Place a sheet of parchment paper into the bottom of a half-sheet pan. Set a second sheet of parchment paper or a silicone sheet next to the pan.
When making caramel, timing is important so measure out all ingredients and have them prepared ahead of time.
Melt the butter in a medium saucepan (minimum 2-quart size) over medium heat. Gently stir in the sugar, water, and corn syrup using a silicone spatula until the sugar has dissolved. Add the candy thermometer to the pan and increase the heat to high. Do not stir it at this point because the caramel can crystallize if it is agitated too much.

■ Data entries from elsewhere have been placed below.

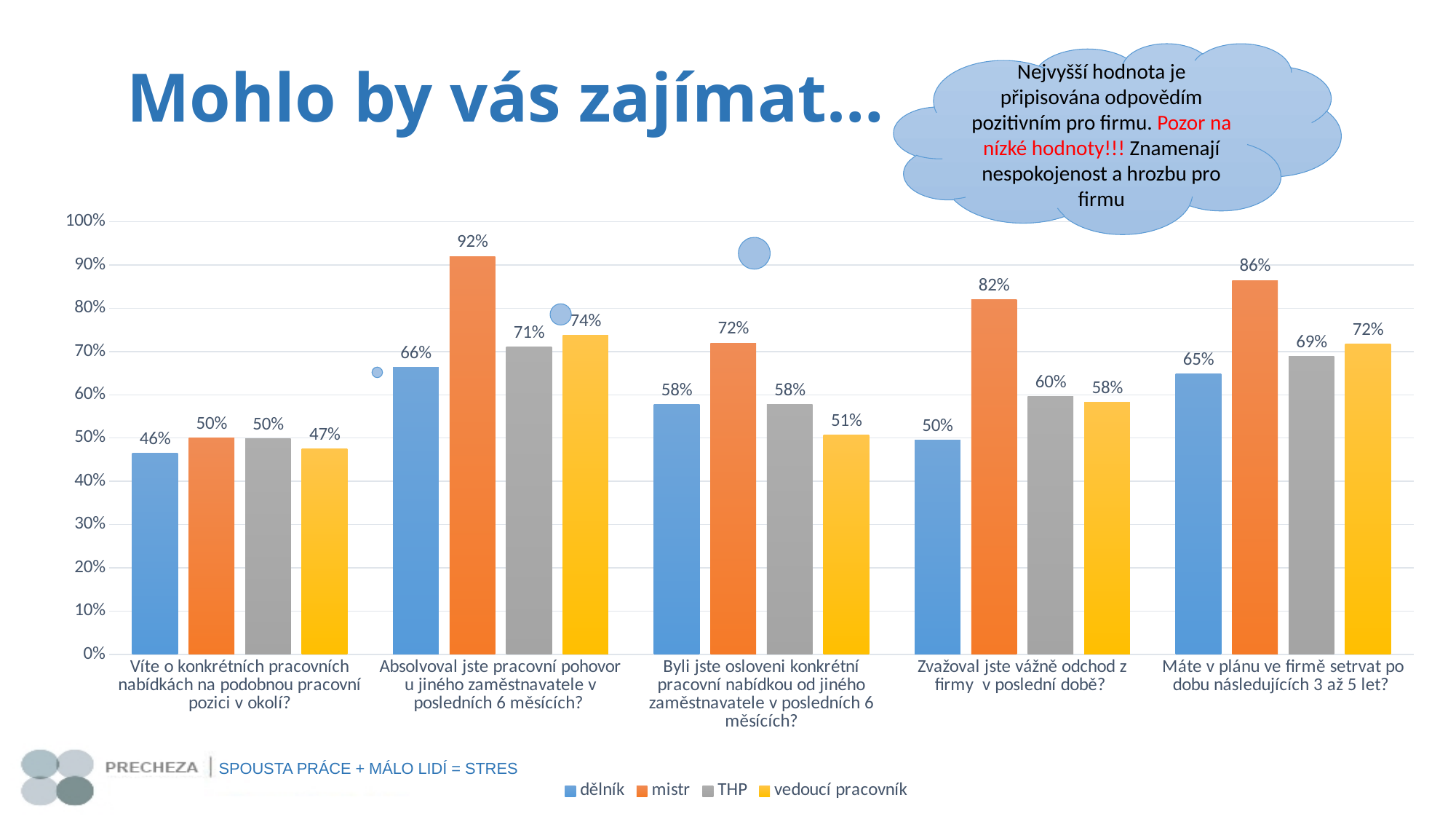
In the category "Máte v plánu ve firmě setrvat po dobu následujících 3 až 5 let?", which is larger: the THP value or the vedoucí pracovník value? vedoucí pracovník What is the value for vedoucí pracovník in the category "Máte v plánu ve firmě setrvat po dobu následujících 3 až 5 let?" 72% How many question categories are shown on the x axis? 5 What is the difference between the mistr and dělník values in the category "Absolvoval jste pracovní pohovor u jiného zaměstnavatele v posledních 6 měsících?" 26% Which colour represents the mistr series in the chart? orange Which series has the lowest value in the category "Byli jste osloveni konkrétní pracovní nabídkou od jiného zaměstnavatele v posledních 6 měsících?" vedoucí pracovník What is the value for mistr in the category "Absolvoval jste pracovní pohovor u jiného zaměstnavatele v posledních 6 měsících?" 92% What kind of chart is shown on the slide? bar chart What is the value for dělník in the category "Víte o konkrétních pracovních nabídkách na podobnou pracovní pozici v okolí?" 46% Which series has the highest value in the category "Zvažoval jste vážně odchod z firmy v poslední době?" mistr Is the value for mistr in the category "Máte v plánu ve firmě setrvat po dobu následujících 3 až 5 let?" greater or less than 80%? greater How many series does the legend list? 4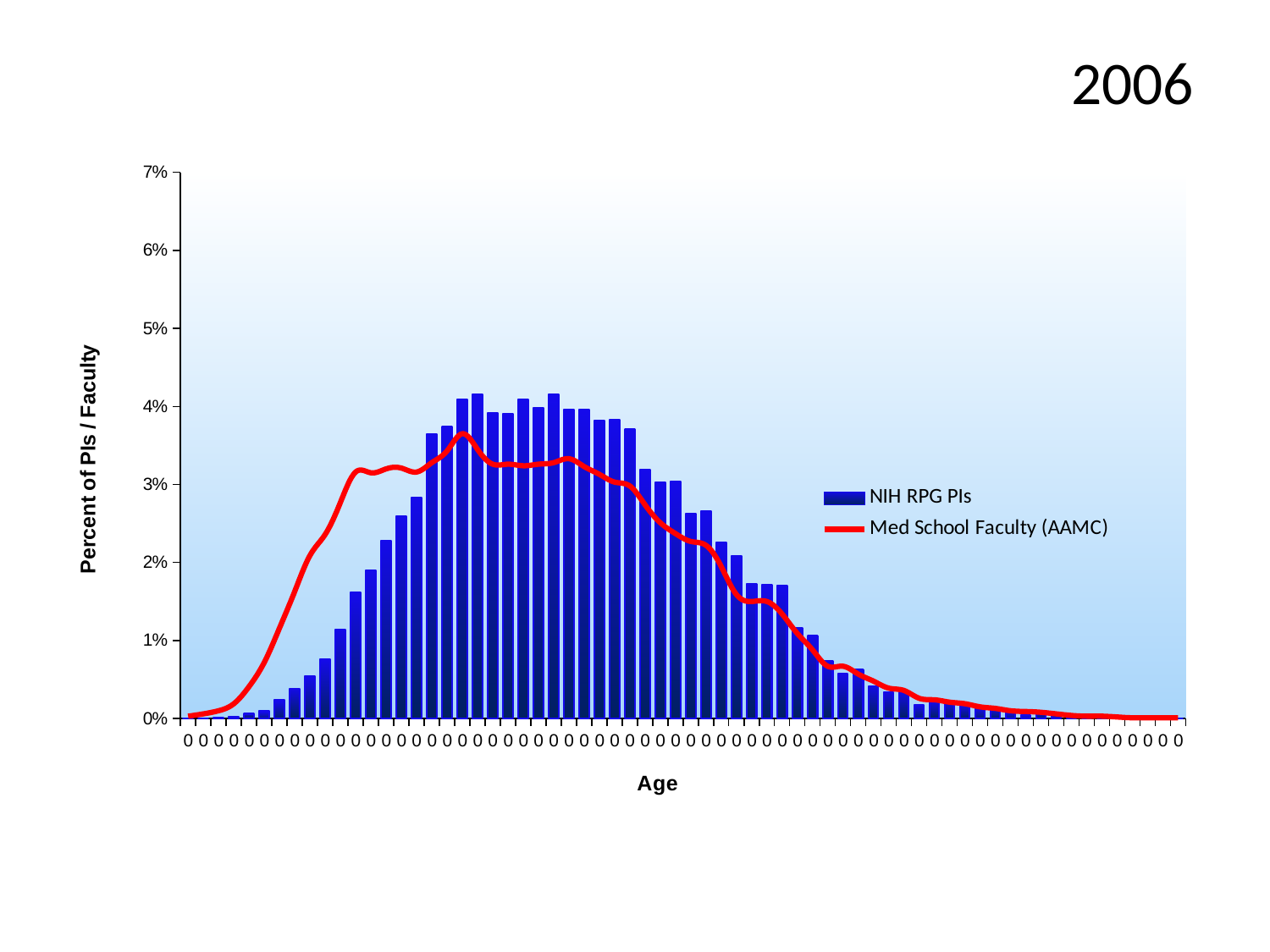
Which series is drawn as bars, NIH RPG PIs or Med School Faculty (AAMC)? NIH RPG PIs Is the peak of the Med School Faculty (AAMC) line greater or less than 3%? greater What kind of chart is shown on the slide? bar chart with a line overlay Do the NIH RPG PIs bars rise or fall along the right-hand half of the x axis? fall How many series does the chart legend list? 2 What is the title of the y axis? Percent of PIs / Faculty Which series reaches a higher peak value, NIH RPG PIs or Med School Faculty (AAMC)? NIH RPG PIs Is the tallest NIH RPG PIs bar greater or less than 3%? greater What is the highest value shown on the y axis? 7% Is the peak of the Med School Faculty (AAMC) line greater or less than 4%? less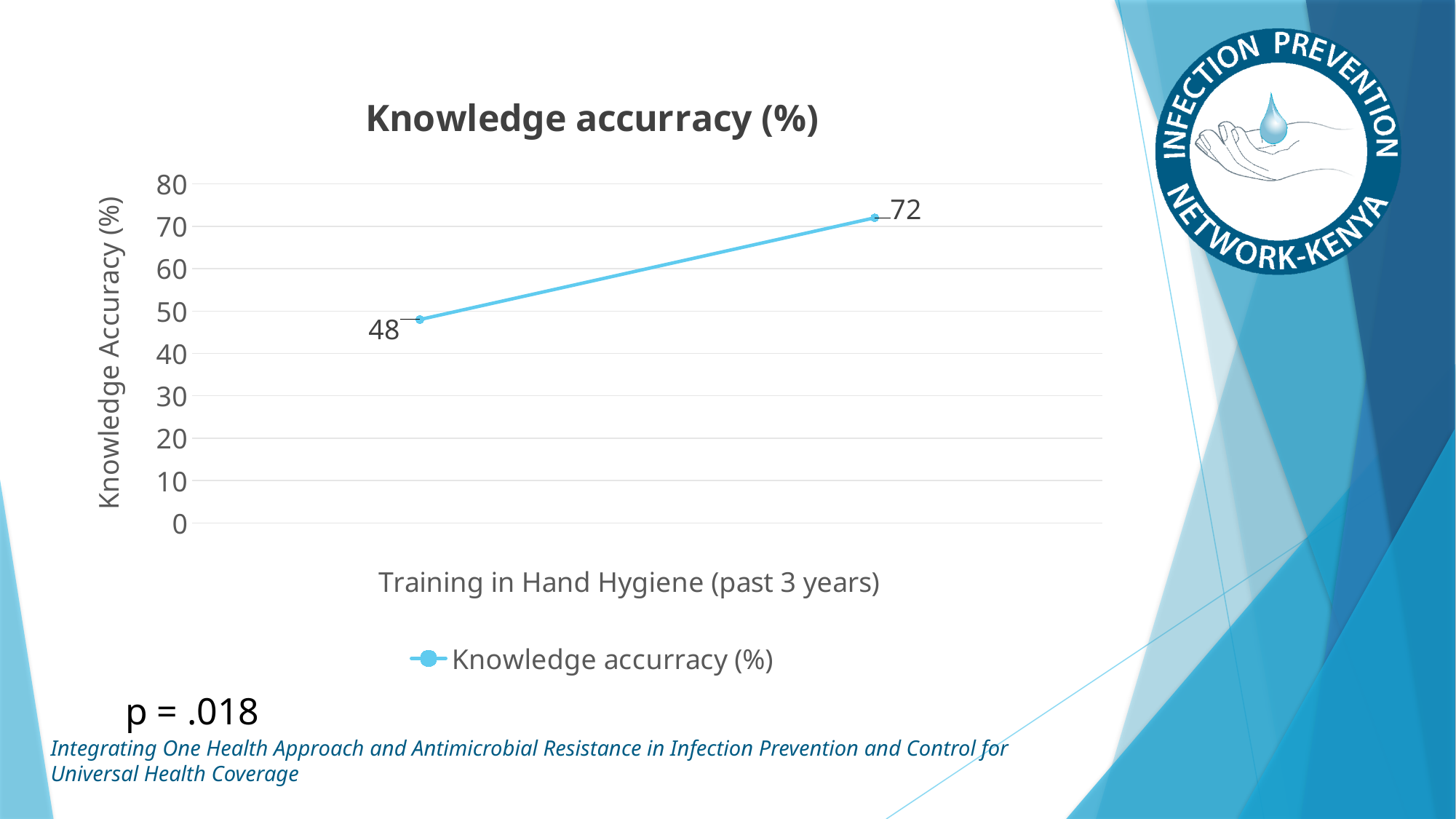
Does the line rise or fall from left to right? rise What is the difference between the two plotted values, 72 and 48? 24 What is the lowest value plotted on the chart? 48 What is the label of the x axis? Training in Hand Hygiene (past 3 years) Which data point is larger, the left one or the right one? the right one How many data points are plotted on the line? 2 What is the title of the chart? Knowledge accurracy (%) What is the value of the left (first) data point on the line? 48 What kind of chart is shown on the slide? line chart What is the value of the right (second) data point on the line? 72 What is the highest value plotted on the chart? 72 How many series does the legend list? 1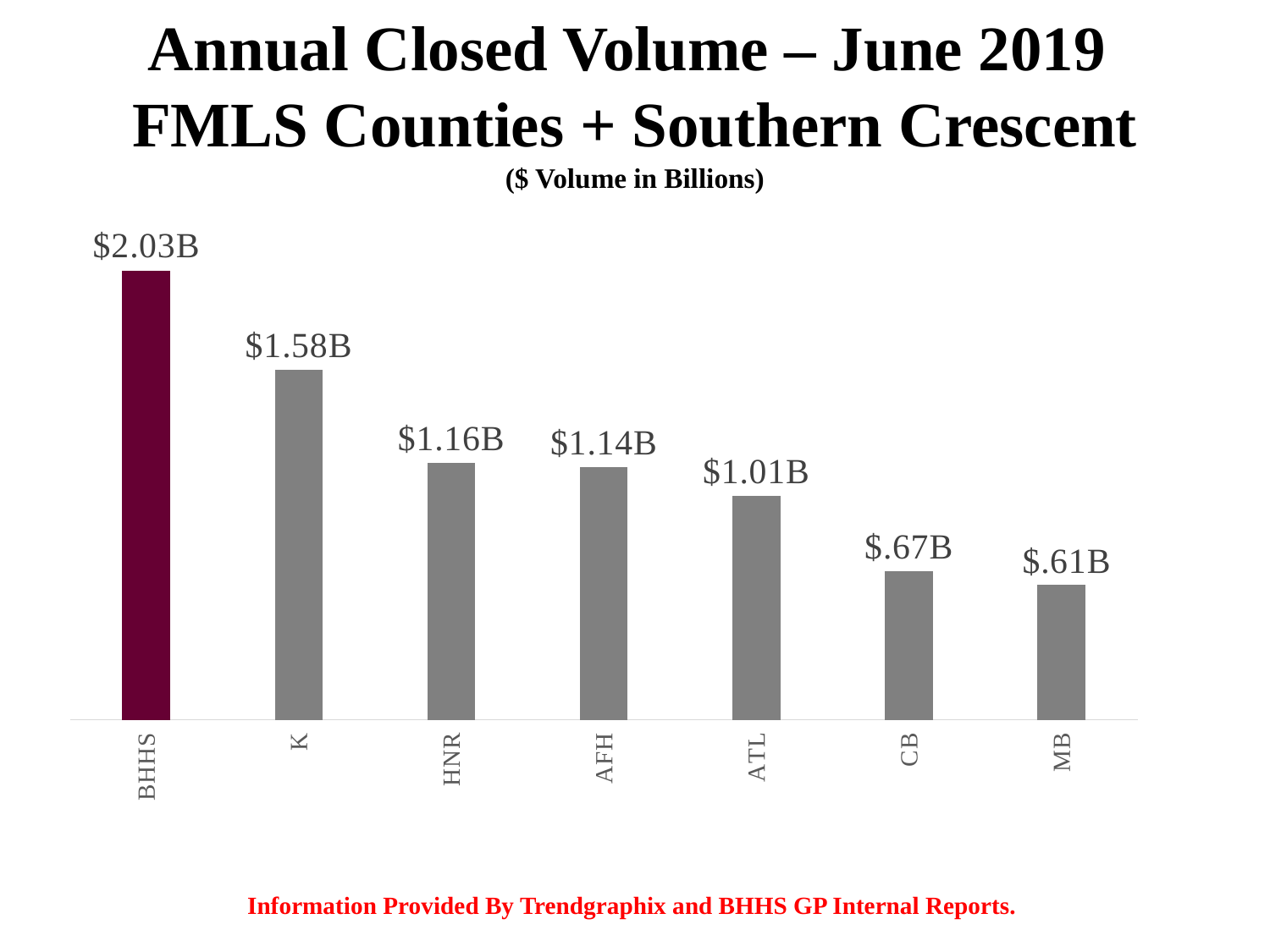
Which category has the lowest annual closed volume? MB What is the annual closed volume for HNR? $1.16B Which has a larger closed volume, ATL or AFH? AFH What is the annual closed volume for BHHS? $2.03B Which category has the highest annual closed volume? BHHS What is the difference between the closed volume of CB and MB? $.06B What is the annual closed volume for CB? $.67B What kind of chart is shown on the slide? Bar chart What is the difference between the closed volume of BHHS and K? $.45B Do the values rise or fall from left to right across the chart? Fall How many categories are shown in the chart? 7 Which bar is shown in a different colour from the others? BHHS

Cook the sugar mixture until it reaches 310°F/154°C on a candy thermometer. Stir in the baking soda and salt using a clean silicone spatula. Be very careful when adding the baking soda because it will cause the caramel to bubble up vigorously. Do not get burned!
Continue to cook the caramel until it reaches 320°F/160°C. This usually takes seconds, so don’t take your eyes off it.
Remove the pan from the heat and the candy thermometer from the pan (place it on a heat resistant surface). Quickly stir in the vanilla extract and chopped, toasted almonds.
Quickly and carefully pour the toffee onto the prepared sheet pan. Use the spatula to roughly spread the toffee. Then, cover the toffee with the second sheet of parchment paper/silicone mat and use the rolling pin to smooth it out. Do not press too hard while rolling, because you can squeeze the toffee over the side of the parchment paper and burn your fingers. Allow the toffee to cool completely before removing the top sheet of parchment paper.